Extract the line that contains "From the given choices" and every line after it to the end of the records below, exactly as written and nothing else.

# DATA SHOWN
************

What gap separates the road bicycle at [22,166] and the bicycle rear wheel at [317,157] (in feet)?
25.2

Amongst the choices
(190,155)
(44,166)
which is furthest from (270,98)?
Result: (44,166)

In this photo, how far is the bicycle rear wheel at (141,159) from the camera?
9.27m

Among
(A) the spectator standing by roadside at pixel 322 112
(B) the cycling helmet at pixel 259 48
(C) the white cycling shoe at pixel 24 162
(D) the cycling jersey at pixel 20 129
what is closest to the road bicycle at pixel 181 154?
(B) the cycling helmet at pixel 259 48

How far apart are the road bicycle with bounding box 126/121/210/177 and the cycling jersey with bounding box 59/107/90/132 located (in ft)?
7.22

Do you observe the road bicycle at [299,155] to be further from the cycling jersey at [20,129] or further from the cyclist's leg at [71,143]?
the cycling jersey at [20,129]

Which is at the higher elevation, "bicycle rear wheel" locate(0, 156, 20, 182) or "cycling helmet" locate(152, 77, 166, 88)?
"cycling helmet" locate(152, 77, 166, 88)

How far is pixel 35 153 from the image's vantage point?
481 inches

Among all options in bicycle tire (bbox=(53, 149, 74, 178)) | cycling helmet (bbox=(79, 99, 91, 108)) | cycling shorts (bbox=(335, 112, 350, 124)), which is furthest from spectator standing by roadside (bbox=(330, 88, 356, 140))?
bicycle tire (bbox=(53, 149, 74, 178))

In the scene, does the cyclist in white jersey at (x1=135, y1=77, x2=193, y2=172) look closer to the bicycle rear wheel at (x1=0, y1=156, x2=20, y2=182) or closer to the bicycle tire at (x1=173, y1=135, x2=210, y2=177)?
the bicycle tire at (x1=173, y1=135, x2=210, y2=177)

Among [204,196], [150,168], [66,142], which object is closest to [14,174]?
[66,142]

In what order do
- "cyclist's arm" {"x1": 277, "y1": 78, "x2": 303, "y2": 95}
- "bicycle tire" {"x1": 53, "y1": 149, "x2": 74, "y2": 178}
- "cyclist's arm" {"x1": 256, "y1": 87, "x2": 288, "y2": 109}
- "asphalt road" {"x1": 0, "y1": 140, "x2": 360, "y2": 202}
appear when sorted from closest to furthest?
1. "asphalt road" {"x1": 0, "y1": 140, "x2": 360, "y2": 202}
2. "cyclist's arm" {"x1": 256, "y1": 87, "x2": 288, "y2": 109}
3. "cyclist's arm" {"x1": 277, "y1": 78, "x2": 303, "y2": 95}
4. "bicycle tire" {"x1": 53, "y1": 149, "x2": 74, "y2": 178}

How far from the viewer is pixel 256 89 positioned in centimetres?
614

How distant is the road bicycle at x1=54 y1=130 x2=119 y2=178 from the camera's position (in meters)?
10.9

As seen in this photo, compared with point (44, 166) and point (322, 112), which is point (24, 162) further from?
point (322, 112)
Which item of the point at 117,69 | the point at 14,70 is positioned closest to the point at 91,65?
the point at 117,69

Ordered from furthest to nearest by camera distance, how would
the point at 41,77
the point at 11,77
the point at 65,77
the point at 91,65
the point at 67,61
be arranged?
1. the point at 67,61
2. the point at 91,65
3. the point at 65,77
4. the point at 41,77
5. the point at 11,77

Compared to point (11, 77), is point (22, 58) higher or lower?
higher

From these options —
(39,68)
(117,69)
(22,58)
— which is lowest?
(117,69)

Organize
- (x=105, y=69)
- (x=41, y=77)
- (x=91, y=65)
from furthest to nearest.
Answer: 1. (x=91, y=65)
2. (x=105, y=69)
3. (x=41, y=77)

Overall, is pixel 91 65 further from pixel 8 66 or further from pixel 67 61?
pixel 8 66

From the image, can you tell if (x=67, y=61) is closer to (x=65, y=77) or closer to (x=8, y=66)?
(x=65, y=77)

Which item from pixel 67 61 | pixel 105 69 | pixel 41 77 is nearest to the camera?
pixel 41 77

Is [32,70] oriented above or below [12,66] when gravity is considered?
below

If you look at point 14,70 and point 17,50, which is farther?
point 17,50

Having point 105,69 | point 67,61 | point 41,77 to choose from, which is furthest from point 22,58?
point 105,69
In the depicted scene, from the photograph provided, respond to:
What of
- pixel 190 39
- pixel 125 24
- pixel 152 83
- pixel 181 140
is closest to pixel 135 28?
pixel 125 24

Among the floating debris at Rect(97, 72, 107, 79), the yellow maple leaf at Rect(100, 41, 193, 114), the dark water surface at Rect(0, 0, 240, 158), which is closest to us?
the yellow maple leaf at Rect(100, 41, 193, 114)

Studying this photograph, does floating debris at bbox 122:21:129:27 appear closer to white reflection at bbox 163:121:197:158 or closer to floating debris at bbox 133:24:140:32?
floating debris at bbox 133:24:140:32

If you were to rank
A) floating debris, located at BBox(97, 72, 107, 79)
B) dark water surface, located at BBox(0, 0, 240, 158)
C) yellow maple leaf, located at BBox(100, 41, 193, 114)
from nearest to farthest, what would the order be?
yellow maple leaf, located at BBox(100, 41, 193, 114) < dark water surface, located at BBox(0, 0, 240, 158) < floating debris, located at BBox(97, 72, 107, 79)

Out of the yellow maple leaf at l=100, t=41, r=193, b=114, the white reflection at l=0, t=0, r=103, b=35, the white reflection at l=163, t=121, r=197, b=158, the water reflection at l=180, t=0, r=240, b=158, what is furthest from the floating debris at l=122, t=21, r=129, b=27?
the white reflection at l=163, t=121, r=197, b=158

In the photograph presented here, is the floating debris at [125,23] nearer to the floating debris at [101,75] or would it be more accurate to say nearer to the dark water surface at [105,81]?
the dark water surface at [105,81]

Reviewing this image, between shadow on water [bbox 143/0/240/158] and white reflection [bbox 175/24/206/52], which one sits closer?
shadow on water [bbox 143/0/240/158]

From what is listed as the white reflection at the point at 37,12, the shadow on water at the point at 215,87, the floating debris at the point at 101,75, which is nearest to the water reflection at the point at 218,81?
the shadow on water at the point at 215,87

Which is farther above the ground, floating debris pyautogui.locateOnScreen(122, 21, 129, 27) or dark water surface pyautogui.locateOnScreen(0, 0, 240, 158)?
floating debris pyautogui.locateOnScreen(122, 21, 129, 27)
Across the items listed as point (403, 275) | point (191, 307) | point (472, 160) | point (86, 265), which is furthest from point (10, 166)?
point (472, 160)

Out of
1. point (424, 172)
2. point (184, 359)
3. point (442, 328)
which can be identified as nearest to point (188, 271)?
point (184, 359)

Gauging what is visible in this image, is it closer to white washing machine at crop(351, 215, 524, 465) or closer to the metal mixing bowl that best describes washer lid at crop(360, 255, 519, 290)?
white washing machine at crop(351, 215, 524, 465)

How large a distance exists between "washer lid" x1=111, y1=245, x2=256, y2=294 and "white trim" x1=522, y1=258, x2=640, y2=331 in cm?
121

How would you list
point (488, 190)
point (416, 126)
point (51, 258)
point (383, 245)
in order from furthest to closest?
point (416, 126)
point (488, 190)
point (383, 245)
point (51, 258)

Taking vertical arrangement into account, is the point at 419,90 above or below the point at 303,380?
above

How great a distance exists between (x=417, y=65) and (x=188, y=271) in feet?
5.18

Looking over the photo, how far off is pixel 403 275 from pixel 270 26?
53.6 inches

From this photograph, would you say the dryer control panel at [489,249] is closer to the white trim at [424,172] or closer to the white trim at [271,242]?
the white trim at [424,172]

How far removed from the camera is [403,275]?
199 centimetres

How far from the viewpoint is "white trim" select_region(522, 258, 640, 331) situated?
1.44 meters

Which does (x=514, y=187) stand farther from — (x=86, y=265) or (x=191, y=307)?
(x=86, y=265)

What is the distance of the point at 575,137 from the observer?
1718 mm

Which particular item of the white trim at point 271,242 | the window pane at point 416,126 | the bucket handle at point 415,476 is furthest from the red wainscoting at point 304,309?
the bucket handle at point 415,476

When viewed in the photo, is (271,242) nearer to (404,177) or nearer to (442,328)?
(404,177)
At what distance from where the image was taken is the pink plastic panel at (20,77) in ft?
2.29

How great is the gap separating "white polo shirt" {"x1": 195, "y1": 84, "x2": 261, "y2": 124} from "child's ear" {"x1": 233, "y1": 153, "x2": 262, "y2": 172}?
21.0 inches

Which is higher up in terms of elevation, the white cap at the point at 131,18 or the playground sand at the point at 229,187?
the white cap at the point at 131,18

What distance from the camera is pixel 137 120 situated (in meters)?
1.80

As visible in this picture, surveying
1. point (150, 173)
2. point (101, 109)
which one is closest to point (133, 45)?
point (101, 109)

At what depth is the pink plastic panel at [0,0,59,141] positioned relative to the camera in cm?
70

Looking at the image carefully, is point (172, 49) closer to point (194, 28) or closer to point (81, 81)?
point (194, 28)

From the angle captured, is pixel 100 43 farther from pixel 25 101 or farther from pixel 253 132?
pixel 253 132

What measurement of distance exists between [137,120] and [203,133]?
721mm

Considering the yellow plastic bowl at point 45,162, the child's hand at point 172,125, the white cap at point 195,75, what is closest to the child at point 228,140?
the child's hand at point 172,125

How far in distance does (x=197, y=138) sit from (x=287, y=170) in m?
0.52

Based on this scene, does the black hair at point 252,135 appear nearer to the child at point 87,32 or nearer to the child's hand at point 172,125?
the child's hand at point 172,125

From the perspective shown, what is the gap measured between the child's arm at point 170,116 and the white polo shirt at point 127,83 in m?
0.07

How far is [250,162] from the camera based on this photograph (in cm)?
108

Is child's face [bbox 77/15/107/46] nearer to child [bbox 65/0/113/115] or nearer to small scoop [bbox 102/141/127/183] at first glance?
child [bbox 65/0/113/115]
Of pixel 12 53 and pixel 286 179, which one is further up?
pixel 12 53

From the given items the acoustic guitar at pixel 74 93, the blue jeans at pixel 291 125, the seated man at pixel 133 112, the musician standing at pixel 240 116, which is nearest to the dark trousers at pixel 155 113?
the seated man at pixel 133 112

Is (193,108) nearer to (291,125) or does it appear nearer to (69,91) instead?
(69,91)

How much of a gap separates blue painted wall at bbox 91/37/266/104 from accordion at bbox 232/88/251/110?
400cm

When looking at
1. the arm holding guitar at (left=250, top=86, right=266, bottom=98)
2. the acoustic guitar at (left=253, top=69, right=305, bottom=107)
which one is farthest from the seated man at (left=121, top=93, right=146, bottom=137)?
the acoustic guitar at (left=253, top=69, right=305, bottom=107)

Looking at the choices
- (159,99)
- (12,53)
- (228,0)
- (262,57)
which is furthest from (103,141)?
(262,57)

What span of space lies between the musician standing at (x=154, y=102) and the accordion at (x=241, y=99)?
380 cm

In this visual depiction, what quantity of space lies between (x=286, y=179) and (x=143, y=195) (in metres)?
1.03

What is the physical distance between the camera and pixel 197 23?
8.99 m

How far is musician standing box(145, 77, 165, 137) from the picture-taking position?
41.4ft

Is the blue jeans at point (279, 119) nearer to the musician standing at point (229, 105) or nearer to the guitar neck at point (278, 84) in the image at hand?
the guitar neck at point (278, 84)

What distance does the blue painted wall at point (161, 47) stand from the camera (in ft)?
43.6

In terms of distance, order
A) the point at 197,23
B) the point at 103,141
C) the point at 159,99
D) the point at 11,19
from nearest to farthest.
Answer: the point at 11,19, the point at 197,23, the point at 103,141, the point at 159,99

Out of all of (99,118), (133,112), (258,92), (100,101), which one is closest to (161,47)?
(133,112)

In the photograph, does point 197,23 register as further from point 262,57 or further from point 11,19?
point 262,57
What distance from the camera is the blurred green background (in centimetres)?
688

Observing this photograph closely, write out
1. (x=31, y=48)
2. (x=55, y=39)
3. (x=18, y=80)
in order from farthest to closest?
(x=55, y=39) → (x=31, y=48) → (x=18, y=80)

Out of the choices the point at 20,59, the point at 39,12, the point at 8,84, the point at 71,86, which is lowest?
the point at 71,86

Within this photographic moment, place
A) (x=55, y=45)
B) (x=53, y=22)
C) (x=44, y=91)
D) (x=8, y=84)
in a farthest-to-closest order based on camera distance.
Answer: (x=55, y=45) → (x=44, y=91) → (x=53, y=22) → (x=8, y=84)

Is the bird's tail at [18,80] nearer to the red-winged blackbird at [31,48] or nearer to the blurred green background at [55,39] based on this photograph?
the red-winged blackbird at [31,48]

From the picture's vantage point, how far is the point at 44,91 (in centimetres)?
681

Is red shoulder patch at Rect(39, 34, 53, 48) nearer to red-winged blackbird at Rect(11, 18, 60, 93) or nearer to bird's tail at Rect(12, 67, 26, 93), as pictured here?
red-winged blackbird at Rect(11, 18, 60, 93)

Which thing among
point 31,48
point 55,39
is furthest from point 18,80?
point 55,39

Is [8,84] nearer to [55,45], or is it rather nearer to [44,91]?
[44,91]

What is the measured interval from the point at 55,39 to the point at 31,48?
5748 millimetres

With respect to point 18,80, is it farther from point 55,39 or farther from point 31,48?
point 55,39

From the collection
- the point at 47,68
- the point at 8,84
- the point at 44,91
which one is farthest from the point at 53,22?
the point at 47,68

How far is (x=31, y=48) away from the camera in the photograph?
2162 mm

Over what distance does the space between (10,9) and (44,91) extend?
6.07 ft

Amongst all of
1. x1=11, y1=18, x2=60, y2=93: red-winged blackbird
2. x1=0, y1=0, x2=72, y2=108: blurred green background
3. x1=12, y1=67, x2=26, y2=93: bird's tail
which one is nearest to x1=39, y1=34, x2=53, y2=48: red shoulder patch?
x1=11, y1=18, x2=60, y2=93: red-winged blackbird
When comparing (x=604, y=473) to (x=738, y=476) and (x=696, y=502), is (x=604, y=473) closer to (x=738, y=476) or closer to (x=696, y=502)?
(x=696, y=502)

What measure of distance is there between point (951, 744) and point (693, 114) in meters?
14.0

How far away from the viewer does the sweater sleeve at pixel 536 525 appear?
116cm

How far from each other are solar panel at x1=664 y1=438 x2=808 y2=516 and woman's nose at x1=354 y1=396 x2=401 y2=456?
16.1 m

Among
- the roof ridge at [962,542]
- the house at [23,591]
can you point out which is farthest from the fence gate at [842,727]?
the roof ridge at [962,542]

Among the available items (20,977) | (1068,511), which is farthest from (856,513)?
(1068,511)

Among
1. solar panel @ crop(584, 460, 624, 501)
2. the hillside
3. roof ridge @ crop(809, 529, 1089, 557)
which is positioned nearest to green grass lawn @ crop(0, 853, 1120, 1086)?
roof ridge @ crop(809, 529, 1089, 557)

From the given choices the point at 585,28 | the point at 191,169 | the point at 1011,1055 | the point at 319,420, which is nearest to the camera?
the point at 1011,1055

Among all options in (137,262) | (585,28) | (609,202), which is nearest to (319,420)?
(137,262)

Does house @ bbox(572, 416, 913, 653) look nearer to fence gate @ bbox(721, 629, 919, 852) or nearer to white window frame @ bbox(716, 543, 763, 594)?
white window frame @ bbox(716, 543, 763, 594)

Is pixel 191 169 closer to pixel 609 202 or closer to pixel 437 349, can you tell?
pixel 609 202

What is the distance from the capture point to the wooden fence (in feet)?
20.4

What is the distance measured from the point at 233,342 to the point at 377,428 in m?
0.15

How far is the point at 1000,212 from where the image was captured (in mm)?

************

# COMPLETE ANSWER
From the given choices the point at 585,28 | the point at 191,169 | the point at 1011,1055 | the point at 319,420, which is nearest to the camera?
the point at 1011,1055

Among all options in (137,262) | (585,28) | (609,202), which is nearest to (319,420)?
(137,262)

Does house @ bbox(572, 416, 913, 653) look nearer to fence gate @ bbox(721, 629, 919, 852) or nearer to white window frame @ bbox(716, 543, 763, 594)?
white window frame @ bbox(716, 543, 763, 594)

Is pixel 191 169 closer to pixel 609 202 or closer to pixel 437 349, can you tell?
pixel 609 202

What is the distance from the capture point to the wooden fence (in feet)?
20.4

What is the distance measured from the point at 233,342 to the point at 377,428 in m?
0.15

How far is the point at 1000,212 from where the image was captured (in mm)?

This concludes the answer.